I've also seen that -Os with GCC produces significantly slower code in pretty much all use cases I've looked at it on (Game rendering code, optimizing shader compiler, GPU drivers). And that's on mobile devices where you might expect to be more cache/memory bandwidth limited.
I believe the general idea that -Os was often the best choice was popularized as it became the default on MacOS, which uses Clang, which may bias it's optimization options differently. And Clang has had the -Oz option for if you really want to focus on total size, trading possibly lower performance, for quite a while. GCC only introduced the same relatively recently in gcc 12. So maybe it'll change the bias of Os going forward?
EDIT: Though I'm not sure about the disassembler on godbolt - I tried seeing if the c++ std::accumulate function would affect code generation, and the disassembled code looks incomplete, and doesn't match the compiler assembler output (by disabling "Compile to Binary Object") at all
I haven't bothered to use -Os much (outside of places where performance decidedly does not matter); it seems fairly clear to me that code with like any amount of hot spots (i.e. most code) would greatly suffer.
I wonder how different would things be if it was more common to select optimization level per function, instead of for the whole project (gcc allows it, clang has only a thing to disable all optimizations on a function).
hey, my reply seems to have been lost! i'll try again
yes, using -Os does seem to have been my main problem! possibly in the past gcc's optimization wasn't as flexible and so couldn't trade off performance for code size as effectively
but what surprised me in this case was not that -Os was reducing size at the expense of speed; it's that it was failing to apply a well-known, widely-applicable optimization that both reduces size and improves speed
getting down to the 4-instruction form of the loop does require an optimization that increases size while (usually) improving speed: transforming while (x) y; into if (x) do y; while (x);, which costs four bytes in this case (because the beq/bne doesn't fit into a compressed instruction; risc-v 2-byte compressed branches can only test a single register, so you only have c.beqz and c.bnez)
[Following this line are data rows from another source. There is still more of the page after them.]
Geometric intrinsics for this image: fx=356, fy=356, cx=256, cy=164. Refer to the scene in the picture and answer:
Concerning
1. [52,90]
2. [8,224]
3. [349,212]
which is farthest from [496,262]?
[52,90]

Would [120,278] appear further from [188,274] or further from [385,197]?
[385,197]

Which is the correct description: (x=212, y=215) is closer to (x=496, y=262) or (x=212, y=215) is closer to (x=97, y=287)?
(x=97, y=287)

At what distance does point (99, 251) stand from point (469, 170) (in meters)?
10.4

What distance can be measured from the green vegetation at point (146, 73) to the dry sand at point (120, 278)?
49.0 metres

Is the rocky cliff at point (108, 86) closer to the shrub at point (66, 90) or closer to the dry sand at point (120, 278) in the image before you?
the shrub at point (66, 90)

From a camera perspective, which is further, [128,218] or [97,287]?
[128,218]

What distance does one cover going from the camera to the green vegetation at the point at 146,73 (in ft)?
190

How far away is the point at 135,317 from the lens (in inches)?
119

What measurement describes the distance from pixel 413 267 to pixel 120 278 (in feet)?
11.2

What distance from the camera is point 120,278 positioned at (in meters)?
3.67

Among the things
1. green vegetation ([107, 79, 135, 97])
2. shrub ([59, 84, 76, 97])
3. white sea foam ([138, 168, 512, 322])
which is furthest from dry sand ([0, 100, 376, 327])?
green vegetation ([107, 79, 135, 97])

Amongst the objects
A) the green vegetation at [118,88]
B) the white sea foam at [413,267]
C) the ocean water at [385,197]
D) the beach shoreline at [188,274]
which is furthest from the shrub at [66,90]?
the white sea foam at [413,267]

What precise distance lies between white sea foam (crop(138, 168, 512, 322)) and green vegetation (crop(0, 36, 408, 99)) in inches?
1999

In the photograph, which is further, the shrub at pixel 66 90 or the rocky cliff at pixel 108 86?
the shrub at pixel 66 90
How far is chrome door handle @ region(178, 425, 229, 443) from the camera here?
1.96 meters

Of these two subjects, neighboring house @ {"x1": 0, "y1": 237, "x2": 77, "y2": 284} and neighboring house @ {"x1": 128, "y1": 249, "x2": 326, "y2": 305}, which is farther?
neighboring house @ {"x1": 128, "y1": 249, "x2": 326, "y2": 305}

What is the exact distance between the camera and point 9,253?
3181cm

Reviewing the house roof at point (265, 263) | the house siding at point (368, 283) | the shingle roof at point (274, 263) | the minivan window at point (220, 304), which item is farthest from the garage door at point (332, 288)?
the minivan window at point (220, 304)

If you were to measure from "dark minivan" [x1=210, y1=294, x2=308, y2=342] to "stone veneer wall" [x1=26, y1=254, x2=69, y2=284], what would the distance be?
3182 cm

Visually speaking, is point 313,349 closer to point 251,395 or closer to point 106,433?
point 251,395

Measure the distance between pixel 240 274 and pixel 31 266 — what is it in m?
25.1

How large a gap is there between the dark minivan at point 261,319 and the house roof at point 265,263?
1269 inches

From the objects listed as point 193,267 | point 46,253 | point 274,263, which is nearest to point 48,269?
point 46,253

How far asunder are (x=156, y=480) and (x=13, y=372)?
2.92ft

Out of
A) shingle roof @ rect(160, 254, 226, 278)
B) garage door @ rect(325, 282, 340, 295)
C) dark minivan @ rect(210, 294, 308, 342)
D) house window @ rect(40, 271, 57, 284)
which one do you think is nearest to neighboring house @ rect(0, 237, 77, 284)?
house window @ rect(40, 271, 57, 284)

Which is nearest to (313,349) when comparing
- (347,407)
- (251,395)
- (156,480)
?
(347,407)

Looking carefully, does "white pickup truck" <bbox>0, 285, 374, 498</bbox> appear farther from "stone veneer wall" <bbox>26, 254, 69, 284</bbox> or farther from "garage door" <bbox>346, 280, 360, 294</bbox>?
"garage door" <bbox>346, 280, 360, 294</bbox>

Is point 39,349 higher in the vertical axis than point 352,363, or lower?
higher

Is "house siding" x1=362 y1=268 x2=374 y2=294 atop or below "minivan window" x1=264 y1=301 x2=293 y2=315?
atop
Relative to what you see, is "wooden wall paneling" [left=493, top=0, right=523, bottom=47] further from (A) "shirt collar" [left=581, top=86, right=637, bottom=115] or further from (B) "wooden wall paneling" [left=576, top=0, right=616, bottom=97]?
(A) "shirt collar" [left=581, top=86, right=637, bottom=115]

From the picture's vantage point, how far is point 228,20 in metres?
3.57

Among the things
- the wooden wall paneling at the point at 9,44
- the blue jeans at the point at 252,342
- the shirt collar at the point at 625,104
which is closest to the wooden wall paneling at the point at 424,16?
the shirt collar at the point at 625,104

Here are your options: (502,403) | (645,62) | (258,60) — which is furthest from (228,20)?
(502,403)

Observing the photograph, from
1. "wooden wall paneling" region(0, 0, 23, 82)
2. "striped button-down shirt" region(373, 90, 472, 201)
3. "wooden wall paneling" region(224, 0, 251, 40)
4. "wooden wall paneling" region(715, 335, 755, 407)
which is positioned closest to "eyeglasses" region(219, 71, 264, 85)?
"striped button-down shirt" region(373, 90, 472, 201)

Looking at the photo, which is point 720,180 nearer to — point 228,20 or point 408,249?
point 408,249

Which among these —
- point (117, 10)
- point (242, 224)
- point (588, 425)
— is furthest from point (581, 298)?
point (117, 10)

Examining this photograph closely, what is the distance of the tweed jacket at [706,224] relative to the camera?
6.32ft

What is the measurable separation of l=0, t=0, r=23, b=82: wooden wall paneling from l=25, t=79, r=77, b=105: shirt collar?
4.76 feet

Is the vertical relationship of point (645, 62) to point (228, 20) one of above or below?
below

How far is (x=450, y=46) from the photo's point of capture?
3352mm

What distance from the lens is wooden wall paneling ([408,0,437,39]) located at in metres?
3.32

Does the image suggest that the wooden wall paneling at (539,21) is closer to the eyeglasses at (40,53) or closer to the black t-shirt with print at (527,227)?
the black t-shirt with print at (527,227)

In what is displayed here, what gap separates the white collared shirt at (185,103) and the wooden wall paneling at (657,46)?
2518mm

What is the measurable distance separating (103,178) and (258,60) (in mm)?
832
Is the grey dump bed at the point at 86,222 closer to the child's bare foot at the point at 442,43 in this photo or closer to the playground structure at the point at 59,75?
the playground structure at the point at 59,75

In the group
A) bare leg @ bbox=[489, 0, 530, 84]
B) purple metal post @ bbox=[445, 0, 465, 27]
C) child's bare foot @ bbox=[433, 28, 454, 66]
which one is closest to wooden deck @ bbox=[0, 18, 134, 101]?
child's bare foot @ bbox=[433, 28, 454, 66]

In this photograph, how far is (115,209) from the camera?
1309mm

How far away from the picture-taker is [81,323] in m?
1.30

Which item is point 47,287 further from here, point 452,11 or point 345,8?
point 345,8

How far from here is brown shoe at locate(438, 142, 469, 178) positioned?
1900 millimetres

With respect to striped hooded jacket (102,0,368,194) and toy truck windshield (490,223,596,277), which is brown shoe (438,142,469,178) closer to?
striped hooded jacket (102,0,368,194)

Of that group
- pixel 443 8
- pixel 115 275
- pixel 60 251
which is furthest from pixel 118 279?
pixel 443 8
You can control most of the optimization flags separately, I think most are listed under the various levels here [0], might be interesting to see what causes the difference, or if it's one of the unspecified "tuning values".
iiinteresting! i can't see how to get machine code listings on godbolt, but on my own machine (with 12.2.0) the -Os sumarray is 30 bytes, sumarray_opt is 22. with -O3 sumarray shrinks to 28 bytes but its loop is indeed only 4 instructions long, and sumarray_opt is 26 bytes (with the same inner loop with slightly different register assignments). so at least that one is smaller. and it's probably true that the 22-byte sumarray_opt with its 5-instruction loop is slower on most machines than the 26-byte version—but the 26-byte version would have been both smaller and faster than what -Os emitted for sumarray originally
with -Os (please forgive objdump's unreadable disassembly and incorrect mnemonics):
still, aside from risc-v's unnecessarily pedagogical syntax, what's wrong with this?
.globl sumarray
sumarray: mv a2, a0 # compensate for abi design blunder: first argument (array base address) in return value register
slli a1, a1, 2 # convert array size to byte count
li a0, 0 # initialize return value to 0
add a1, a1, a2 # compute array end
beq a1, a2, 1f # skip loop if empty
2: lw a3, (a2) # load array item from memory
add a0, a0, a3 # add to total
addi a2, a2, 4 # increment array pointer
bne a1, a2, 2b # continue loop unless done
1: ret
except for the snarky comments, isn't this the code you'd expect from the compiler (without zba)? i wouldn't describe it as thoroughly tested, but it does seem to work. as i count it, it's 24 bytes and so smaller than anything except the original sumarray_opt, and it contains the same 4-instruction loop as the -O3 versions. i guess it's the -O3 sumarray_opt without the useless extra ret instruction, which is presumably some kind of minor bug
Appears I was testing on a version with the int counter replaced with size_t (namely, https://godbolt.org/z/sTW64EEYv vs https://godbolt.org/z/zKqjTa5fz). Regardless, indeed, your sumarray_opt one is shorter still, and with less instructions in the loop. Though beating compilers by an instruction or two is nothing particularly new, being possible often even on x86.
i did see that option but when i selected it i got no output; maybe i have to look for the output somewhere else?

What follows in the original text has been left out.